About Aquinas Institute of Theology
Aquinas Institute of Theology is a Roman Catholic graduate studious and seminary in St. Louis, Missouri within the Archdiocese of St. Louis. It was founded by the Dominican Order and sponsored by the Province of St. Albert the Great.
Aquinas Institute of Theology in St. Louis, MO Review
St. Louis (/seɪnt ˈluːɪs, sənt ˈluːɪs/) is the second-largest city in Missouri, United States. It sits near the confluence of the Mississippi and the Missouri Rivers, on the western bank of the latter. As of 2019, the city proper had an estimated population of just about 300,000, while the bi-state metropolitan area, which extends into Illinois, had an estimated population of beyond 2.8 million, making it the largest metropolitan area in Missouri, the second-largest in Illinois, the seventh-largest in the Great Lakes Megalopolis, and the 22nd-largest in the United States.

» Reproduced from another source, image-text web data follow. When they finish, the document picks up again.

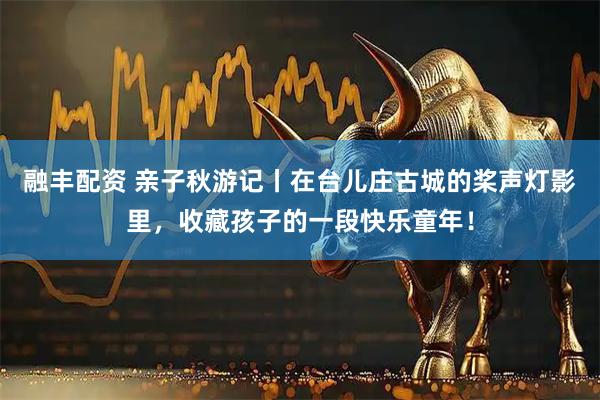 融丰配资 亲子秋游记丨在台儿庄古城的桨声灯影里，收藏孩子的一段快乐童年！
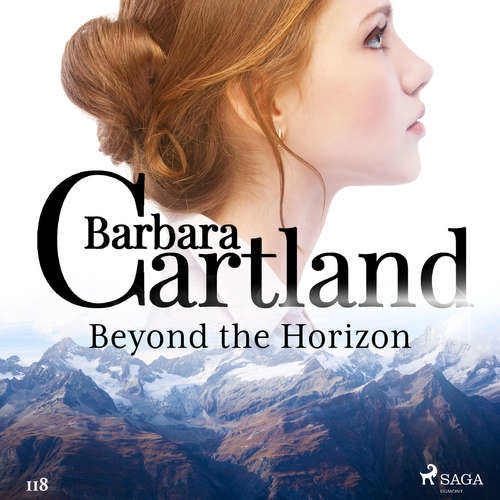 Beyond the Horizon (Barbara Cartland’s Pink Collection 118) (EN) - Barbara Cartland (mp3 audiokniha)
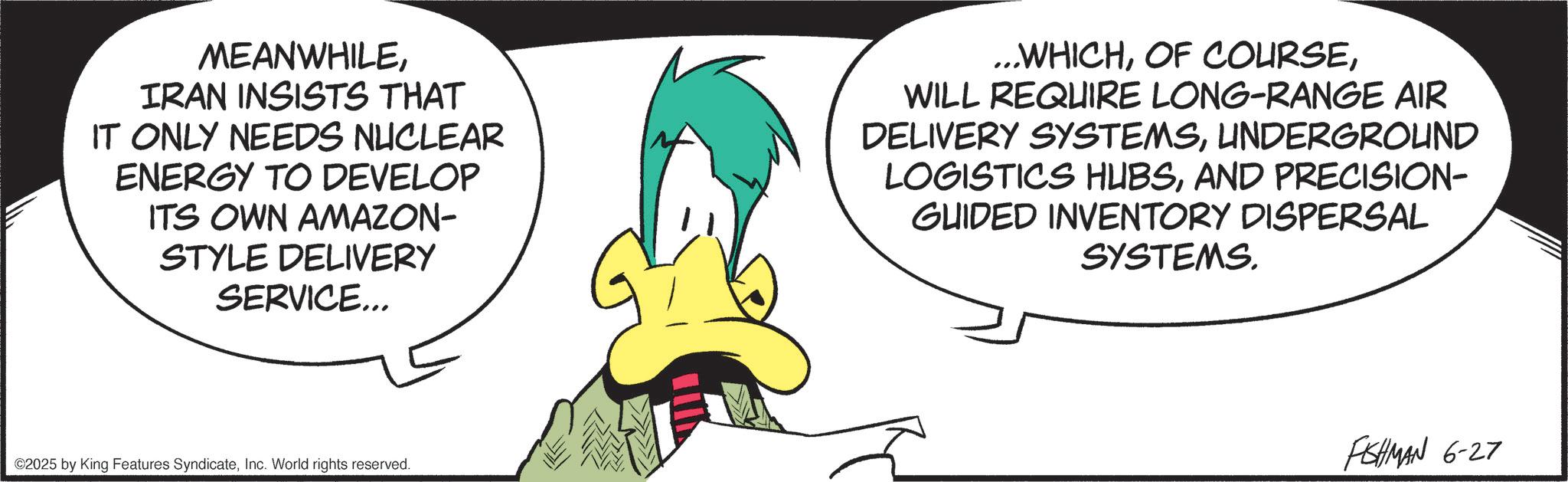 Comics OCR: MEANWHILEIRAN INSISTS THAT IT ONLY NEEDS NUCLEAR ENERGY TO DEVELOP ITS OWN AMAZON- STYLE DELIVERY SERVICE... ...WHICHWILL REQUIRE LONG-RANGE AIR DELIVERY SYSTEMSUNDERGROUND LOGISTICS HUBSAND PRECISION- GUIDED INVENTORY DISPERSAL SYSTEMS. ©2025 by King Features SyndicateInc. World rights reserved. FISHMAN 6-27 MEANWHILEIRAN INSISTS THAT IT ONLY NEEDS NUCLEAR ENERGY TO DEVELOP ITS OWN AMAZON- STYLE DELIVERY SERVICE ... ... WHICHOF COURSEWILL REQUIRE LONG - RANGE AIR DELIVERY SYSTEMSUNDERGROUND LOGISTICS HUBSAND PRECISION- GUIDED INVENTORY DISPERSAL SYSTEMS . © 2025 by King Features SyndicateInc. World rights reserved . FISHMAN 6-27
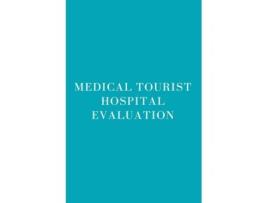 Livro Medical Tourist Hospital Evaluation de Meena Kumari (Inglês)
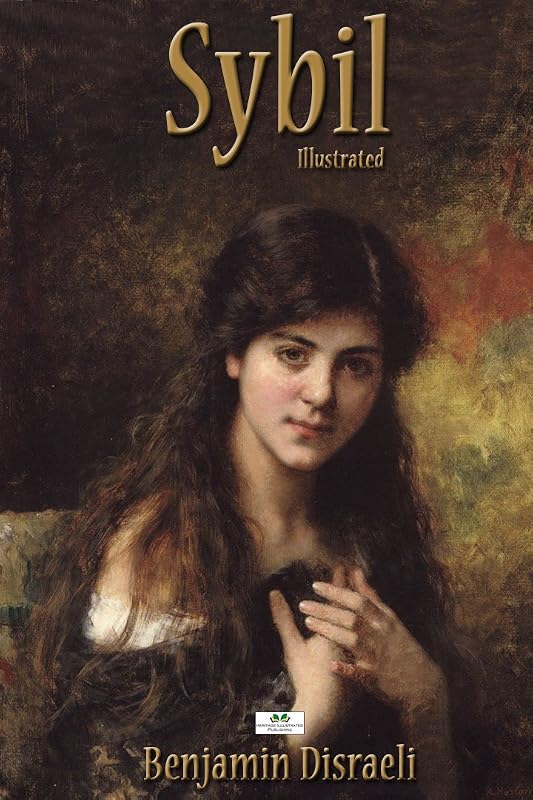 Sybil (Illustrated) by Benjamin Disraeli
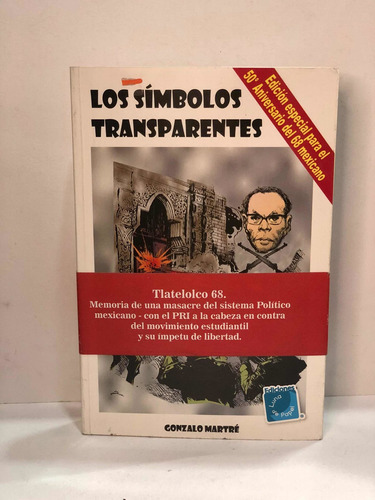 Los Símbolos Transparentes/ Tlatelolco 68 Gonzalo Martré
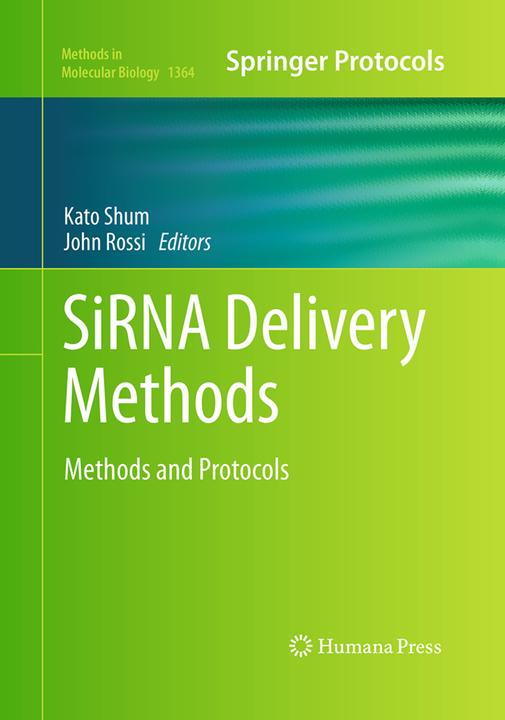 Produktbild SiRNA Delivery Methods (John Rossi, Kato Shum, 2016)
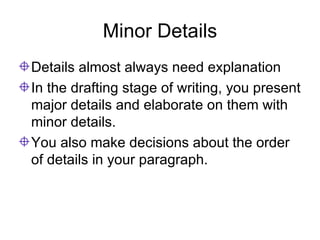 Minor Details Details almost always need explanation  In the drafting stage of writing, you present major details and elaborate on them with minor details.  You also make decisions about the order of details in your paragraph. 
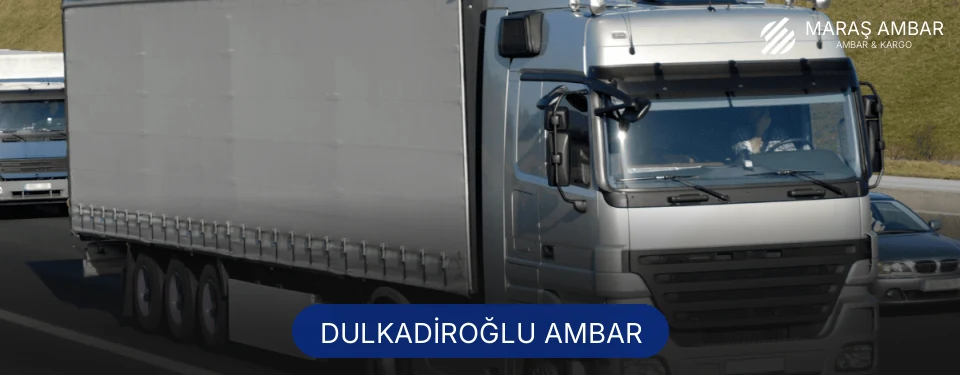 Dulkadiroğlu Ambar Kargo Dulkadiroğlu Ambar Kargo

Before European settlement, the Place was a regional center of Native American Mississippian culture. St. Louis was founded upon February 14, 1764 by French fur traders Gilbert Antoine de St. Maxent, Pierre Laclède and Auguste Chouteau, who named it for Louis IX of France. In 1764, following France’s overwhelm in the Seven Years’ War, the area was ceded to Spain. In 1800, it was retroceded to France, which sold it three years well ahead to the United States as share of the Louisiana Purchase; the city was then the reduction of embarkation for the Corps of Discovery upon the Lewis and Clark Expedition. In the 19th century, St. Louis became a major port on the Mississippi River; from 1870 until the 1920 census, it was the fourth-largest city in the country. It estranged from St. Louis County in 1877, becoming an independent city and limiting its own political boundaries. St. Louis had a brief run as a world-class city in the in advance 20th century. In 1904, it hosted the Louisiana Purchase Exposition and the Summer Olympics.

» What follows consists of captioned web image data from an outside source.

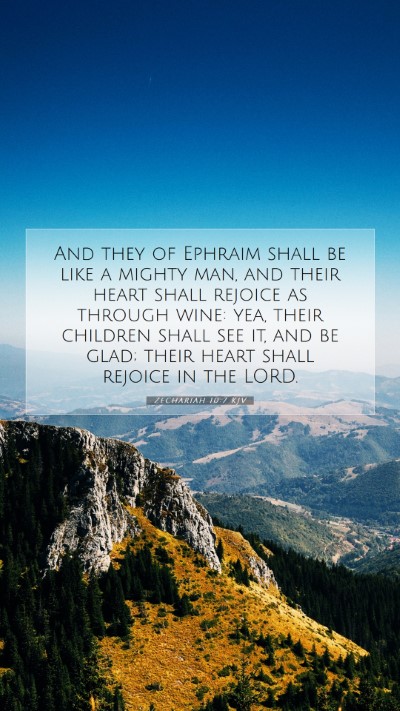 Picture 07 - Zechariah 10:7 KJV Mobile Phone Wallpaper - And they of Ephraim shall be like a mighty man, - Mobile Bible Verse Wallpaper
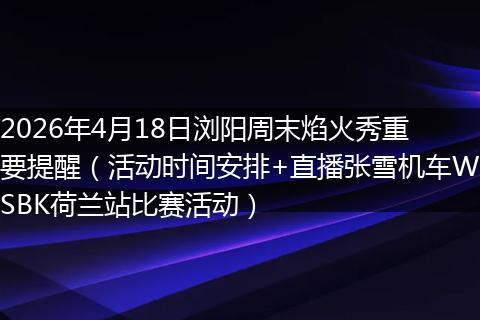 2026年4月18日浏阳周末焰火秀重要提醒（活动时间安排+直播张雪机车WSBK荷兰站比赛活动）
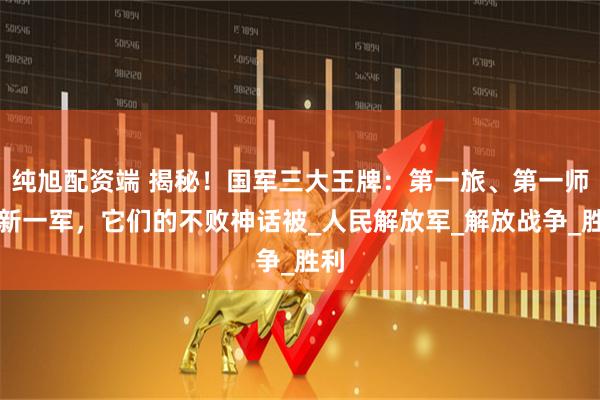 纯旭配资端 揭秘！国军三大王牌：第一旅、第一师、新一军，它们的不败神话被_人民解放军_解放战争_胜利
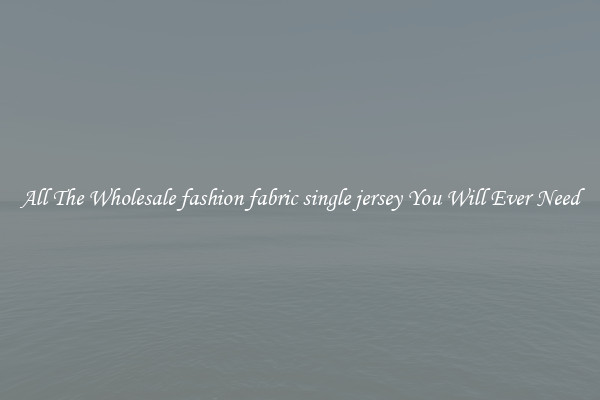 All The Wholesale fashion fabric single jersey You Will Ever Need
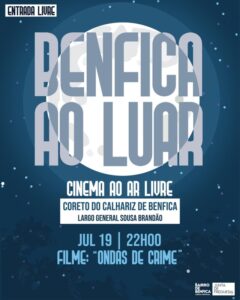Benfica ao Luar Sessão de Cinema ao Ar Livre com Ondas de Crime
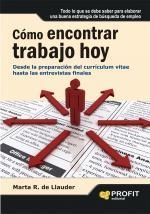 COMO ENCONTRAR TRABAJO HOY desde preparacion curriculum ent | 9788492956111 | MARTA R LE LLAUDER | Llibres Parcir | Llibreria Parcir | Llibreria online de Manresa | Comprar llibres en català i castellà online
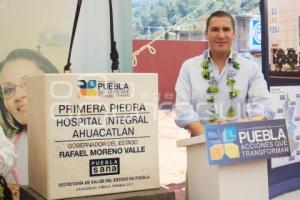 PRIMERA PIEDRA HOSPITAL INTEGRAL DE AHUACATLÁN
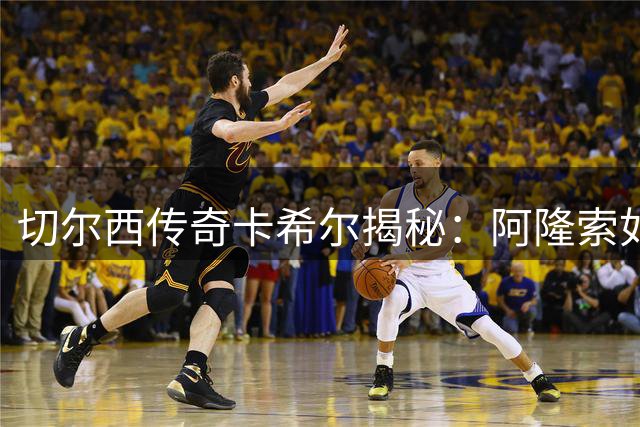 切尔西传奇卡希尔揭秘：阿隆索如何借季前赛打造全新蓝军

A “Gamma” global city once a metropolitan GDP of more than $160 billion in 2017, metropolitan St. Louis has a diverse economy similar to strengths in the service, manufacturing, trade, transportation, and tourism industries. It is house to nine of the ten Fortune 500 companies based in Missouri. Major companies headquartered or in the same way as significant operations in the city swell Ameren Corporation, Peabody Energy, Nestlé Purina PetCare, Anheuser-Busch, Wells Fargo Advisors, Stifel Financial, Spire, Inc., MilliporeSigma, FleishmanHillard, Square, Inc., U.S. Bank, Anthem BlueCross and Blue Shield, Federal Reserve Bank of St. Louis, U.S. Department of Agriculture, National Geospatial-Intelligence Agency, Centene Corporation, and Express Scripts.
Major research universities tally up Saint Louis University and Washington University in St. Louis. The Washington University Medical Center in the Central West stop neighborhood hosts an agglomeration of medical and pharmaceutical institutions, including Barnes-Jewish Hospital.

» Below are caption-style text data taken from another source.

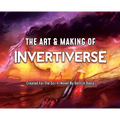 The Art & Making of Invertiverse: Created For The Sci-Fi Novel By Derrick Davis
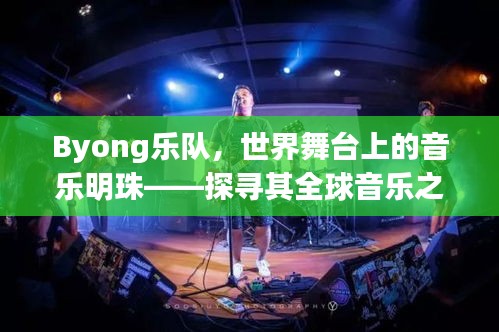 Byong乐队，世界舞台上的音乐明珠——探寻其全球音乐之旅的璀璨之路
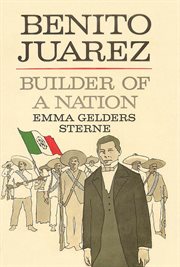 Benito Juarez : builder of a nation cover image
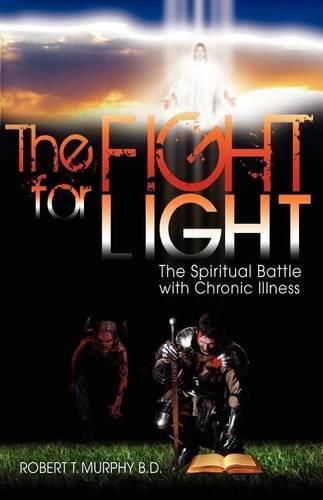 Cover image for The Fight For Light: The Spiritual Battle With Chronic Illness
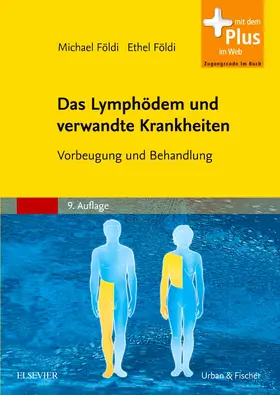 Földi |  Das Lymphödem und verwandte Krankheiten | Buch |  Sack Fachmedien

St. Louis has three professional sports teams: the St. Louis Cardinals of Major League Baseball, the St. Louis Blues of the National Hockey League, and the St. Louis BattleHawks of the newly formed XFL. In 2019, the city was awarded a Major League Soccer franchise, St. Louis City SC, which is customary to start play upon the deed of a 22,500-seat stadium in the city’s Downtown West neighborhood in 2023. Among the city’s notable sights is the 630-foot (192 m) Gateway Arch in the downtown area. St. Louis is also home to the St. Louis Zoo and the Missouri Botanical Garden, which has the second-largest herbarium in North America.